A Berlin, au château, le 26 Décembre 1750.

 

 

          Je vous écris à côté d’un poêle, la tête pesante et le cœur triste, en jetant les yeux sur la rivière de la Sprée, parce que la Sprée tombe dans l’Elbe, l’Elbe dans la mer, et que la mer reçoit la Seine, et que notre maison de Paris est assez près de cette rivière de Seine ; et je dis : Ma chère enfant pourquoi suis-je dans ce palais, dans ce cabinet qui donne sur cette Sprée, et non pas au coin de notre feu ? Rien n’est plus beau que la décoration du palais du soleil dans Phaéton.
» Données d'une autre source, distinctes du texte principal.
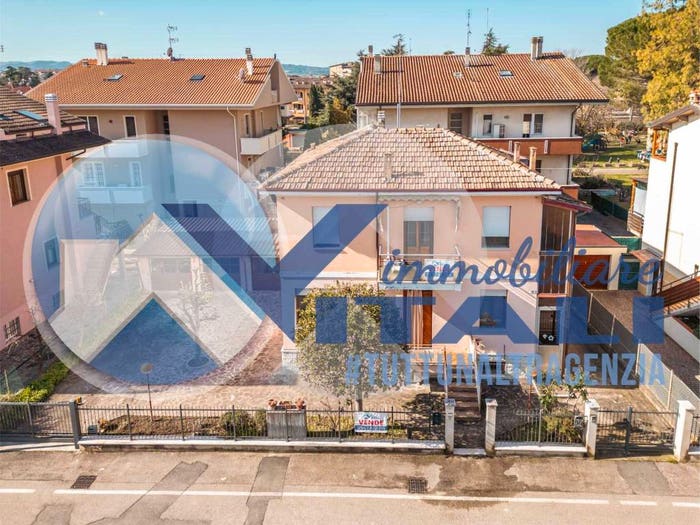 Appartamento con 5 locali in vendita in Via Galileo Ferraris, Ippodromo, Cesena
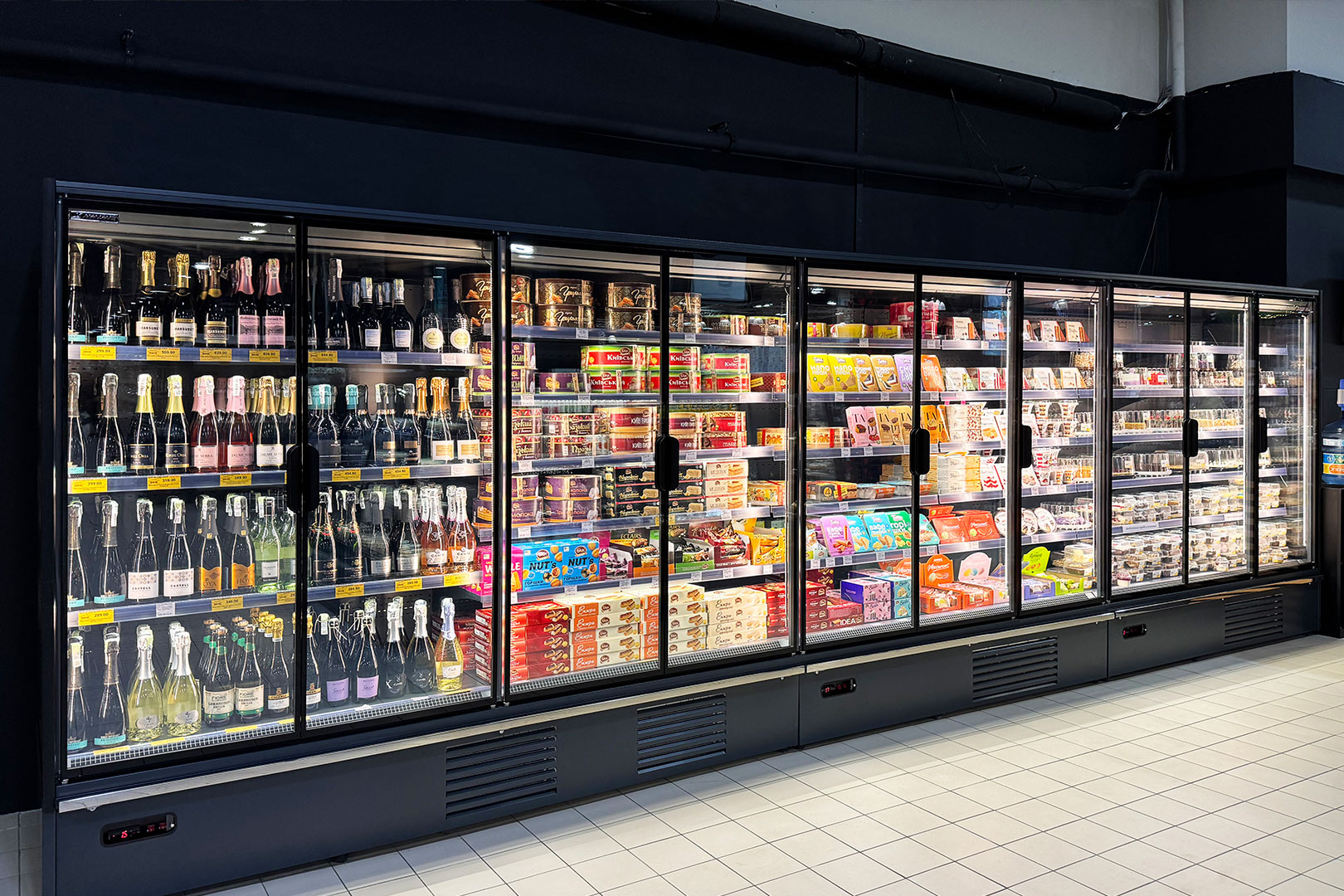 Refrigerated multideck cabinets Indiana medium AV 085 MT D 210-DLA, Ultramarket supermarket, Ukraine Refrigerated multideck cabinets Indiana medium AV 085 MT D 210-DLA, Ultramarket supermarket, Ukraine
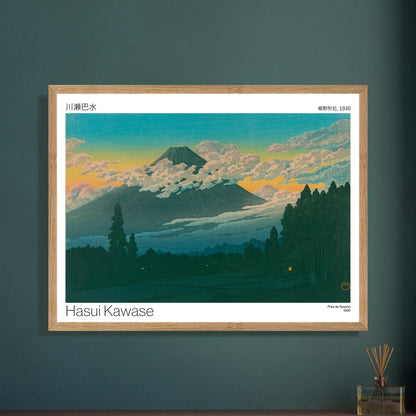 Estampe japonaise Près de Susono et Mont Fuji par Hasui Kawase. Estampe japonaise de Hasui Kawase représentant des arbres sombres devant un ciel coloré au coucher du soleil avec le Mont Fuji. Image d'illustration 9
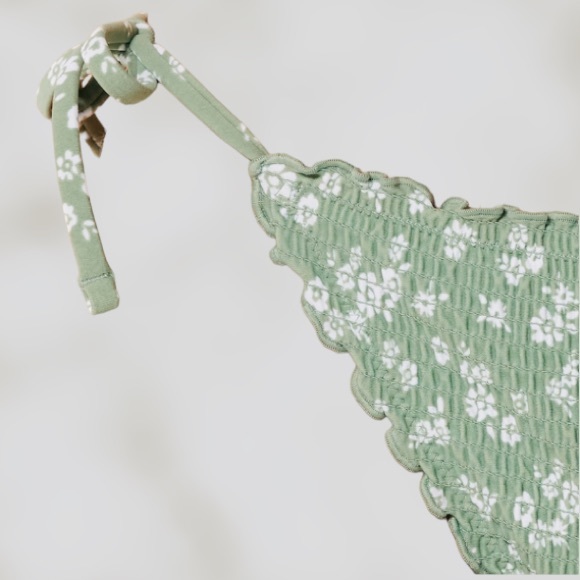 NWT Hollister Women’s Smocked Lettuce Edge Cheeky Bikini Bottom (Green Floral) - Picture 6 of 9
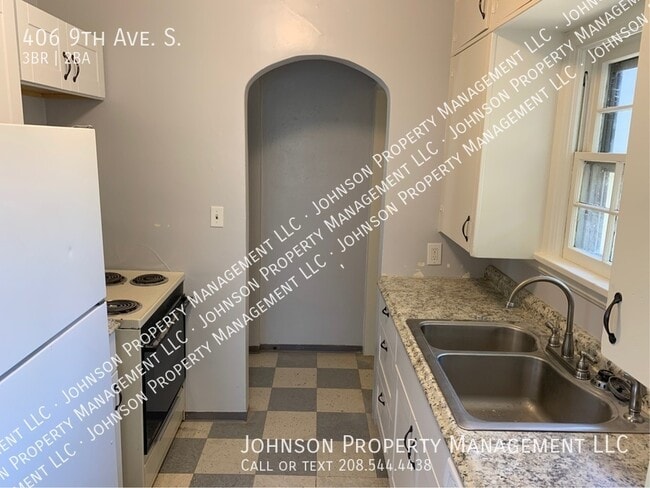 Building Photo - 406 9th Ave S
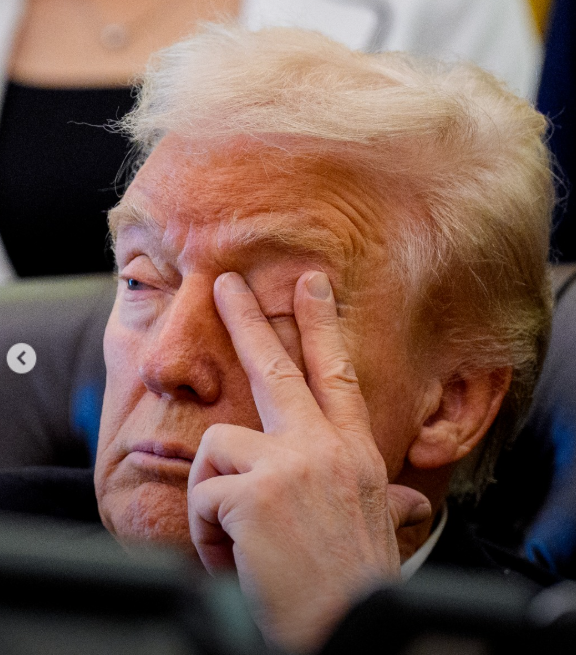 <strong>ترامب يغفو أثناء فعالية رسمية بالبيت الأبيض</strong>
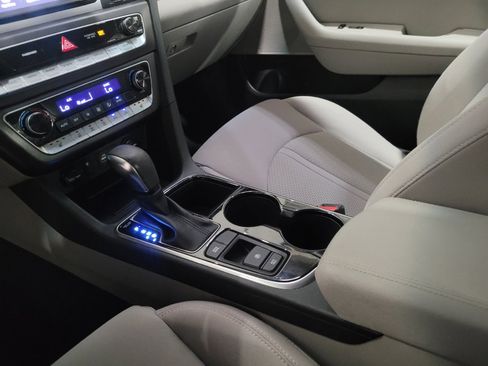 Used 2019 Hyundai Sonata SEL w/ Tech Package 02 FWD image 26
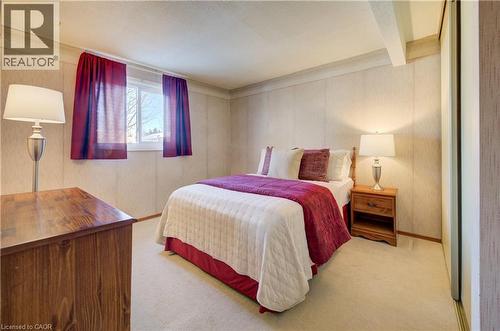 20 Royal Orchard Drive, Kitchener, ON - Indoor Photo Showing Bedroom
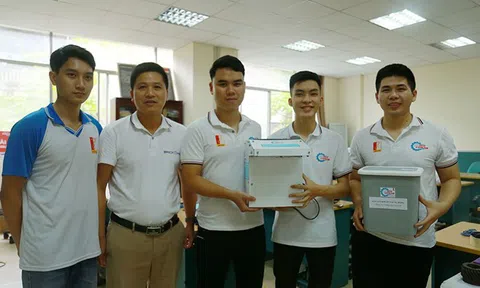 Nhóm sinh viên sáng chế máy rửa tay tự động chống dịch COVID-1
Mademoiselle Astrua est la plus belle voix de l’Europe ; mais fallait-il vous quitter pour un gosier à roulades et pour un roi ? Que j’ai de remords, ma chère enfant ! que mon bonheur est empoisonné ! que la vie est courte ! qu’il est triste de chercher le bonheur loin de vous ! et que de remords si on le trouve !

 

          Je suis à peine convalescent ; comment partir ? Le char d’Apollon s’embourberait dans les neiges détrempées de pluie qui couvrent le Brandebourg. Attendez-moi, aimez-moi, recevez-moi, consolez-moi et ne me grondez pas. Ma destinée est d’avoir affaire à Rome, de façon ou d’autre. Ne pouvant y aller, je vous envoie Rome en tragédie, par le courrier de Hambourg, telle que je l’ai retouchée ; que cela serve du moins à amuser les douleurs communes de notre éloignement. J’ai bien peur que vous ne soyez pas trop contente du rôle d’Aurélie. Vous autres femmes vous êtes accoutumées à être le premier mobile des tragédies, comme vous l’êtes de ce monde. Il faut que vous soyez amoureuses comme des folles, que vous ayez des rivales, que vous fassiez des rivaux ; il faut qu’on vous adore ; qu’on vous tue, qu’on vous regrette, qu’on se tue avec vous. Mais, mesdames, Cicéron et Caton ne sont pas galants ; César et Catilina couchaient avec vous, j’en conviens, mais assurément ils n’étaient pas gens à se tuer pour vous. Ma chère enfant, je veux que vous vous fassiez homme pour lire ma pièce. Envoyez prier l’abbé d’Olivet de vous prêter son bonnet de nuit, sa robe de chambre, et son Cicéron, et lisez Rome sauvée dans cet équipage.

 

          Pendant que vous vous arrangerez pour gouverner la république romaine sur le théâtre de Paris, et pour travestir en Caton et en Cicéron nos comédiens, je continuerai paisiblement à travailler au Siècle de Louis XIV, et je donnerai à mon aise les batailles de Nervinde et d’Hochstedt. Varieté, c’est ma devise. J’ai besoin de plus d’une consolation. Ce ne sont point les rois, ce sont les belles-lettres qui la donnent.

 

 

 

 

 

à M. Darget.

Décembre 1750.

 

         

Mon cher ami, j’ai tenté toutes les voies possibles pour racheter à prix d’argent la quatrième persécution que j’essuie depuis que je suis ici. On a empêché Hirschell de s’accommoder dans le temps que j’avais en main de quoi le faire mettre en prison. Enfin je me suis adressé à la justice ; et la justice, qui ne connaît rien aux intrigues et aux tracasseries, l’a fait arrêter. Un homme considérable m’a dit ce matin : « Je vous plains fort, on voudrait que vous fussiez hors d’ici, voilà la source de tout. »

 

          Mon cher ami, je vous réponds que toutes les friponneries seront reconnues, que toute justice sera accomplie. Vous êtes ma consolation.

 

          Voulez-vous manger avec moi aujourd’hui du rôti du roi, et me rendre le petit griffonnage que je vous donnai avant-hier ? Bonjour. Quand le petit Vigne (2) commencera-t-il ?

 

 

1 – C’est à tort, croyons-nous, que ce billet a été classé à l’année 1751. Il doit être de décembre 1750. (G.A.)

 

2 – Secrétaire de Darget. Peut-être était-il chargé de copier le Siècle de Louis XIV. ( G.A.)